> _Work instruction_:
From the entries below, gather every line containing the string "Terms".

[Saved data entries]
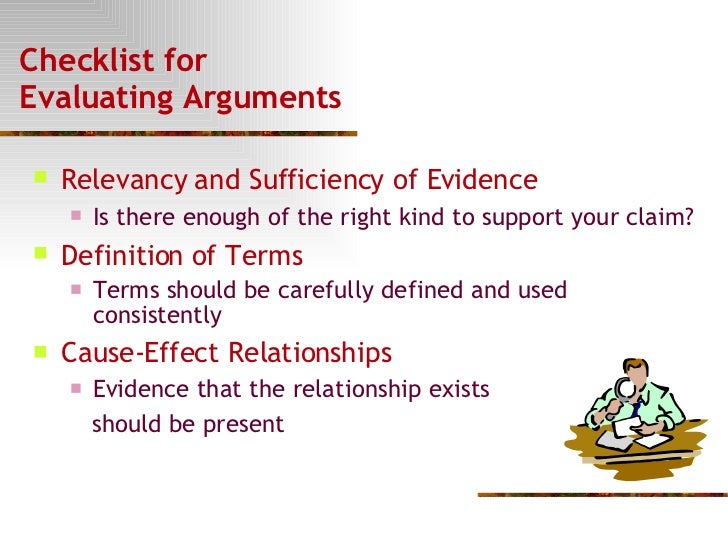 Checklist for
Evaluating Arguments

- Relevancy and Sufficiency of Evidence
  - Is there enough of the right kind to support your claim?
- Definition of Terms
  - Terms should be carefully defined and used consistently
- Cause-Effect Relationships
  - Evidence that the relationship exists should be present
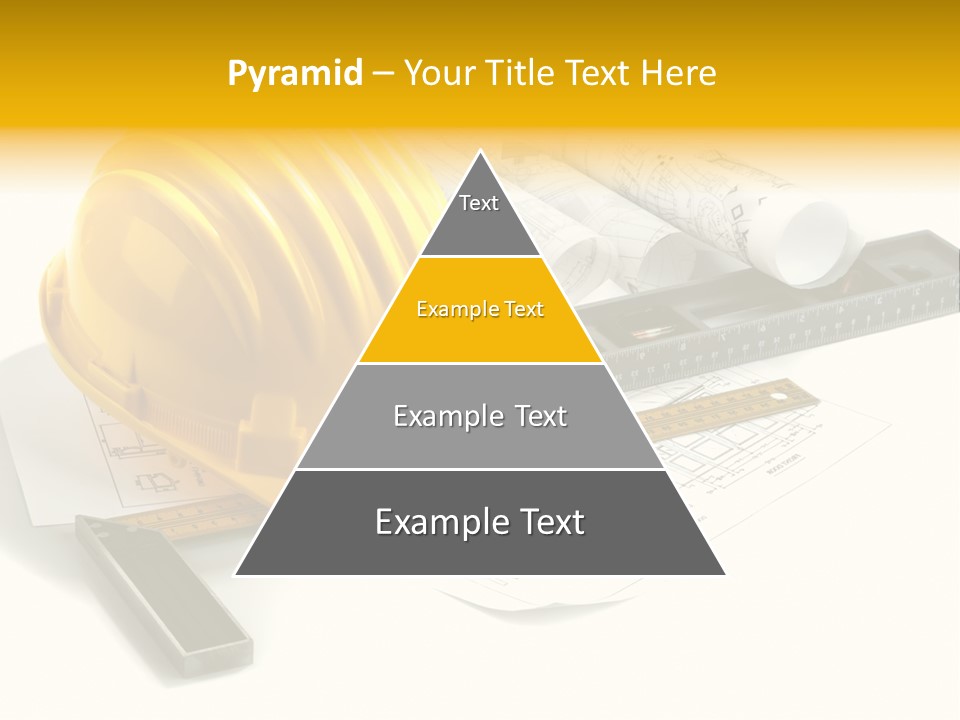 Pyramid – Your Title Text Here

Text

Example Text

Example Text

Example Text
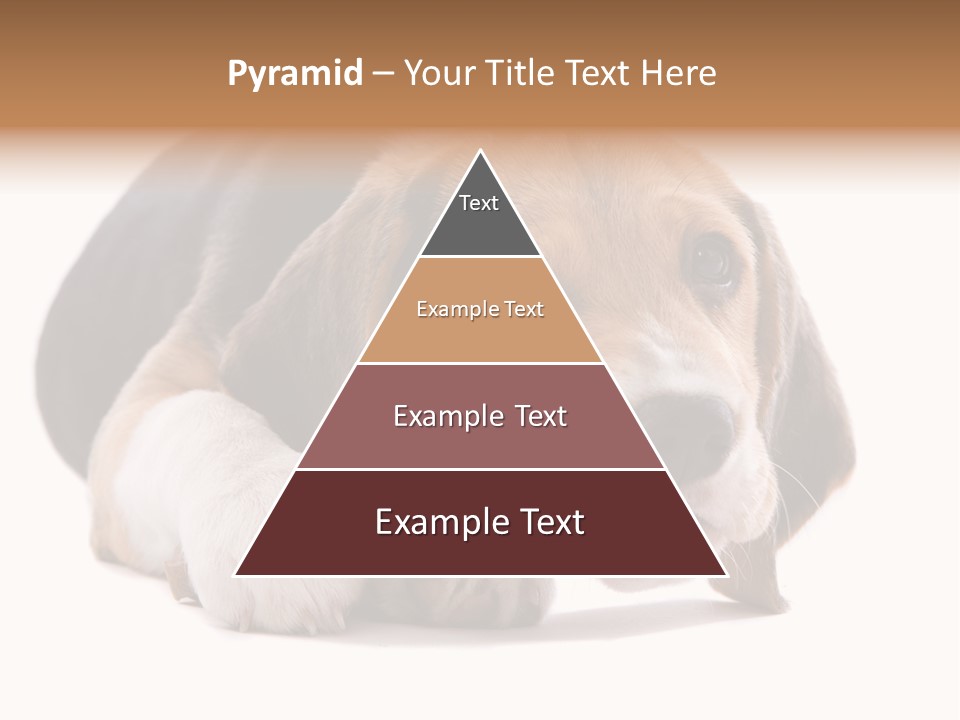 Pyramid – Your Title Text Here

Text

Example Text

Example Text

Example Text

> _Exercise response_:
- Definition of Terms
  - Terms should be carefully defined and used consistently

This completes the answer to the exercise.